Neha Gondal: Social Networks, Inequalities, and Data Science

Neha Gondal is an assistant professor of Sociology at Boston University’s College of Arts and Sciences and founding member of the Faculty of Computing & Data Sciences (CDS). She has been involved in the hiring process for CDS Faculty members and also serves on the Academic Policy Committee. At the moment, her research work focuses on mapping University scholars who use computational and data science methods in the humanities, arts, and social sciences.

Gondal’s primary research explores the relationship between social networks, culture and the resulting social inequalities. These social networks include money lending in Renaissance Florence, health in 21st century public housing projects, and academic hiring. 

To explore this vast research space, Gondal uses cutting-edge statistical techniques to model social networks. This includes different exponential random graph models and agent-based modeling – a technique that simulates the actions of individuals to study the effect each person has on the surrounding culture. Gondal’s research has found that networks help produce, legitimize, and preserve social inequalities in specific cultures.

What motivated you to pursue the study of social networks?

Data Science is a broad field. My interest is in social network analysis, the science of how persons and organizations are connected to one another and the implications of those connections. Currently, I am interested in how social networks can be used as a lens to study culture and inequalities.

How were you introduced to data science and how do you implement it into your work?

I became attracted to the study of social networks in graduate school. I took a few classes in the field at the time and then collaborated with my advisor on the disparate meanings of money lending in Renaissance Florence and its implications for the consolidation of status for elite Florentines of the time.

I draw on diverse statistical and simulation techniques to model social networks including varieties of exponential random graph models (ERGM) and agent-based modeling (ABM). I have used these approaches to study a variety of contexts including elite consolidation through money-lending ties in Renaissance Florence, inequalities in academic communities evident in citation and hiring networks, and the clustering of unhealthy outcomes in Boston’s public housing developments.

What have been some challenges you faced between sociology and data science?

Network analysis largely arose within the fields of sociology and anthropology. Today, it is a widely used framework in a variety of disciplines. This expansion of the framework is phenomenal!
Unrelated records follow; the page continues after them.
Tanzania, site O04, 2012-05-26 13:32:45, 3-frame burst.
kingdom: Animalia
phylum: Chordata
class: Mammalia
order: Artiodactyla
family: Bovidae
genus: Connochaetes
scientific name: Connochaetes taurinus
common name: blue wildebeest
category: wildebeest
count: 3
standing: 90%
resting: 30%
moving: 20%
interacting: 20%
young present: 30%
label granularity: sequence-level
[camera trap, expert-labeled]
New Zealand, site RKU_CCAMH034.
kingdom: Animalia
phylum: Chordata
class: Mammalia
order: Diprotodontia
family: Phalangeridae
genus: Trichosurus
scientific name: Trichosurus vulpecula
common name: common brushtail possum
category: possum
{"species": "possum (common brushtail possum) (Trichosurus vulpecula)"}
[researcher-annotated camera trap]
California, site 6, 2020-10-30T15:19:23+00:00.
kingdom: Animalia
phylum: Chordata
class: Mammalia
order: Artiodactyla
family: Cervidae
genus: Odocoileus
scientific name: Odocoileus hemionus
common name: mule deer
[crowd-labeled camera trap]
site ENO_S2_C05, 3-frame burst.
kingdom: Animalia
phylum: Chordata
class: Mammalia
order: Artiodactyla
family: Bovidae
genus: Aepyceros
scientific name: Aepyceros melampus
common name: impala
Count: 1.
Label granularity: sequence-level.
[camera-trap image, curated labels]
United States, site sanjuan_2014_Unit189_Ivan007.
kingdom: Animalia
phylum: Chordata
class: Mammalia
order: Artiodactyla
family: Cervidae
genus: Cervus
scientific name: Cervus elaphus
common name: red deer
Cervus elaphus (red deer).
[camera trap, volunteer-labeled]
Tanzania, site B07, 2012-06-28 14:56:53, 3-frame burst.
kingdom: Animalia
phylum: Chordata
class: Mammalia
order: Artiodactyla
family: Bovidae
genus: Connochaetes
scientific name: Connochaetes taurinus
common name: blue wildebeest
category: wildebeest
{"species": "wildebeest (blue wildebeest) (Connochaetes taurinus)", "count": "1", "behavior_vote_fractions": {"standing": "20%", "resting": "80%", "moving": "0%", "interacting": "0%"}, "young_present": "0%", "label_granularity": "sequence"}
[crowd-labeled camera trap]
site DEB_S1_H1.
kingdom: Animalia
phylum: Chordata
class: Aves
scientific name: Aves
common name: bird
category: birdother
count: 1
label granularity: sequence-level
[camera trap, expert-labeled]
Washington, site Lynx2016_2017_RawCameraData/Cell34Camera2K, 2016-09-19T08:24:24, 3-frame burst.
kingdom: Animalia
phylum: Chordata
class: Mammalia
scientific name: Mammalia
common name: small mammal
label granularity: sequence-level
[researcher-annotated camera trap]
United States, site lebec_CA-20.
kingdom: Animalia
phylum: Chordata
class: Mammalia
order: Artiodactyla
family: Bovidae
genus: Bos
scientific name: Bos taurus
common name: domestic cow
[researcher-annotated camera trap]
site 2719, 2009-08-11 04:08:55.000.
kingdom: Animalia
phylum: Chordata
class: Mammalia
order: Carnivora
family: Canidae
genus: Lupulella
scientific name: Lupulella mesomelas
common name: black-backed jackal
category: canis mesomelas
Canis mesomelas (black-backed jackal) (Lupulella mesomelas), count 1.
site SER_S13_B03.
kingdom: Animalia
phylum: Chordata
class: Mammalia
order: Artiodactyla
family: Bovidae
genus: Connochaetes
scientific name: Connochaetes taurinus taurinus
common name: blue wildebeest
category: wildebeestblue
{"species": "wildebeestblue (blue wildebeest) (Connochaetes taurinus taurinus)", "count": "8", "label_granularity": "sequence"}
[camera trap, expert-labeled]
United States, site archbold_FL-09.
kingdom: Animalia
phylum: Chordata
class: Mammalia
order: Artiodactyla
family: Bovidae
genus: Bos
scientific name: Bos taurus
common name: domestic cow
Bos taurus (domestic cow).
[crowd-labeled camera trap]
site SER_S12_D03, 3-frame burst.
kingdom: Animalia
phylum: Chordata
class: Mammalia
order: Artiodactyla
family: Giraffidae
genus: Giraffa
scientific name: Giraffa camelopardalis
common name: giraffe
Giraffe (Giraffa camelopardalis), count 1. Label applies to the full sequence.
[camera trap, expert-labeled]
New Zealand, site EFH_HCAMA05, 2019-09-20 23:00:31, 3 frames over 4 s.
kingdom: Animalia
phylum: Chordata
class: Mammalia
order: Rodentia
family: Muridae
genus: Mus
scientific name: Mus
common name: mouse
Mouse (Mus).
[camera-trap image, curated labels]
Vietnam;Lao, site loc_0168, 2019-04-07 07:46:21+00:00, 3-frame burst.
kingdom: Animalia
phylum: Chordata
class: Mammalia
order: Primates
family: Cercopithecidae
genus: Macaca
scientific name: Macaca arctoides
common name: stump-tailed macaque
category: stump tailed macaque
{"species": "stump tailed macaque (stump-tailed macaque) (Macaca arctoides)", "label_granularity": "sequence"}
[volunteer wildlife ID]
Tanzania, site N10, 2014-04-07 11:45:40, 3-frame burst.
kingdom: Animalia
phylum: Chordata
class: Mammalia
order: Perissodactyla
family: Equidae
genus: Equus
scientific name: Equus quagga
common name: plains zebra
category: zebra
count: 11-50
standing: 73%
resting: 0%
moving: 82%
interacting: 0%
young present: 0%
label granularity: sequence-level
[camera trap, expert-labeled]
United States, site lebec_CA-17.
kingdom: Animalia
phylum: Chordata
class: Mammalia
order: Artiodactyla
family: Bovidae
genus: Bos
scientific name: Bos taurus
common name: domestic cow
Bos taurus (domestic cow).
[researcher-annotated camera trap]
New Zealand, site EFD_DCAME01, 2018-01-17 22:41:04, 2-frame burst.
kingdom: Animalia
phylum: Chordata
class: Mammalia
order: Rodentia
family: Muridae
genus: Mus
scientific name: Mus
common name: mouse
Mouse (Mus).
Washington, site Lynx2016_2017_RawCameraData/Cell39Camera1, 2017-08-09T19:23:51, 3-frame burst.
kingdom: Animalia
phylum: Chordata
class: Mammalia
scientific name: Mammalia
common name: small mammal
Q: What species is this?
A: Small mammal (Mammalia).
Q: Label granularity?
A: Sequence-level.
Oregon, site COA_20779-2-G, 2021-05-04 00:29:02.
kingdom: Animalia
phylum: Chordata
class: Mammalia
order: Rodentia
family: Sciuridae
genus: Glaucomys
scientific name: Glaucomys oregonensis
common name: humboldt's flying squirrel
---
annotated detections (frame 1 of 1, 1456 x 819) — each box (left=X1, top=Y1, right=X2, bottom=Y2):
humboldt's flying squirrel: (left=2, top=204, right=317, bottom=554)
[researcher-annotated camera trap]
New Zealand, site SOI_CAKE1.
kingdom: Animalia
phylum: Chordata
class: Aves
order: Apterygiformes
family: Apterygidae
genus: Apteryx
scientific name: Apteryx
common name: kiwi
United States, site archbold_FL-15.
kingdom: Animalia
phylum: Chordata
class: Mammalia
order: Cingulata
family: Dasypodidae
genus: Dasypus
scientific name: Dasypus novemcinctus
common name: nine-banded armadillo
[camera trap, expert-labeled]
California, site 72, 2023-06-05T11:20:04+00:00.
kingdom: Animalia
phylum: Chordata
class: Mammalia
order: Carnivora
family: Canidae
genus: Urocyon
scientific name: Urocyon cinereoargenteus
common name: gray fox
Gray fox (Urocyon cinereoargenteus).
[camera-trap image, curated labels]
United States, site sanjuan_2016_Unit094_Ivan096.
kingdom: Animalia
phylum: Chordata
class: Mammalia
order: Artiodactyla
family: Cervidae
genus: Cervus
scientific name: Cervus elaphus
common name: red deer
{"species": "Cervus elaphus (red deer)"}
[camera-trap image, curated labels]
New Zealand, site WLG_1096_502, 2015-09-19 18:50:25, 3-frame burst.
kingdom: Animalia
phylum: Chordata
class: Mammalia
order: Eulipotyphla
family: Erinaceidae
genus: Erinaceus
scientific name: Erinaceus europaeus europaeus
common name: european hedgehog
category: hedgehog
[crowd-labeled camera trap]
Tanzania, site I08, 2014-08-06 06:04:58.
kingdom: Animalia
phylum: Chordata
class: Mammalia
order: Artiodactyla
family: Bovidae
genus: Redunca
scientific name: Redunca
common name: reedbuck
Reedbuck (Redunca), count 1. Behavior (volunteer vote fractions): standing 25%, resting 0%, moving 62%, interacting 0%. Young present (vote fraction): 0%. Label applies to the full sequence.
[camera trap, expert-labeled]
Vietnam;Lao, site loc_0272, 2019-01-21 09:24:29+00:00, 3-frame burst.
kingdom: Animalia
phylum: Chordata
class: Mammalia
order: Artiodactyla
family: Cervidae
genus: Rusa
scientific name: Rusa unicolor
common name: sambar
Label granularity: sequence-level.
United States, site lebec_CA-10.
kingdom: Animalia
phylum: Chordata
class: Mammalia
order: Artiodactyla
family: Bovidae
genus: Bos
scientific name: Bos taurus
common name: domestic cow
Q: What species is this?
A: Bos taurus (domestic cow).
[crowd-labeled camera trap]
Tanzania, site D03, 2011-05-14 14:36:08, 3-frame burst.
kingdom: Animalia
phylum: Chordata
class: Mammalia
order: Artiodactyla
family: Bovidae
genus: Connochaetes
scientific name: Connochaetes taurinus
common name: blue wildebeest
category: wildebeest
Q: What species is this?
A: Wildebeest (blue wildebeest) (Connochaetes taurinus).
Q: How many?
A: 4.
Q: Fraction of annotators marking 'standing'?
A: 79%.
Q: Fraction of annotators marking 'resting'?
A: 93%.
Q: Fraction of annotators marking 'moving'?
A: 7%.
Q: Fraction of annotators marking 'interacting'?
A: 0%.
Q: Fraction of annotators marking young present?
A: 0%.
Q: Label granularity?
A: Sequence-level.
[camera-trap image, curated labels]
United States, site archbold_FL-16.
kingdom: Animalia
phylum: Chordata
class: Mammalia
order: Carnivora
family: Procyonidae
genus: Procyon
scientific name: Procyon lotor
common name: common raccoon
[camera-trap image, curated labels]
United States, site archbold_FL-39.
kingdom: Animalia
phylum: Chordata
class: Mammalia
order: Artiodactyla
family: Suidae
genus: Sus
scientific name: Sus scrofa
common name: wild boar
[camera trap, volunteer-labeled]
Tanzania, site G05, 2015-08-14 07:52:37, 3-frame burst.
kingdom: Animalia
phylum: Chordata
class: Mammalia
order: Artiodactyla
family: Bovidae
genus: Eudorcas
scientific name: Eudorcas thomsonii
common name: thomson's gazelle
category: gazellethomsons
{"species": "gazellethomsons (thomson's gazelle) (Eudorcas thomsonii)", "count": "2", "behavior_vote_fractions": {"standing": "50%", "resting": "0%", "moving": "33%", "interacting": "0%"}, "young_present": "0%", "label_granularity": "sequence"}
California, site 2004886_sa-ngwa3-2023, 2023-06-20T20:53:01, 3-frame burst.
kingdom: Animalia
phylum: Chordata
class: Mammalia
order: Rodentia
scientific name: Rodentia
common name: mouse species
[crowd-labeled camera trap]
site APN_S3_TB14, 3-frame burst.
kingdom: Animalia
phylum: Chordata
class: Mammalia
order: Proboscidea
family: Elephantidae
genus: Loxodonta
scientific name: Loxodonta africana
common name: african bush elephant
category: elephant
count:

It has created opportunities for cross-disciplinary collaborations and made network analysis mainstream. At the same time, it has created some challenges because of differentiation in the way networks are studied and understood across disciplines.

What cultural impacts do you expect to see in the next two decades?

Humans are becoming increasingly connected at an increasingly fast pace. One implication of this is that things spread across groups at a rapid pace. Covid-19 is an example of this phenomenon. Cultural materials – ideas, beliefs, actions – also disseminate in similar ways. But human connectivity tends to be homogenous – people are more likely to be connected to others who are similar to themselves. This means that the dissemination of cultural materials can be similarly clumpy. Some ideas, such as proclivity towards vaccines, can disseminate widely among some communities but not at all among others. This ‘differential diffusion’ exacerbates differences between groups that may also be on equal footings for other reasons such as race, class, or gender. Thus, in addition to access and other drivers of inequalities, culture and connectivity can contribute to worsening social hierarchies.

What are you looking forward to in your role at CDS?

I am thrilled to have a role in shaping the structure and content of academic degrees offered at CDS. I am keen that academic programs at CDS draw on the existing strengths of faculty and research programs across the disciplines and schools at BU.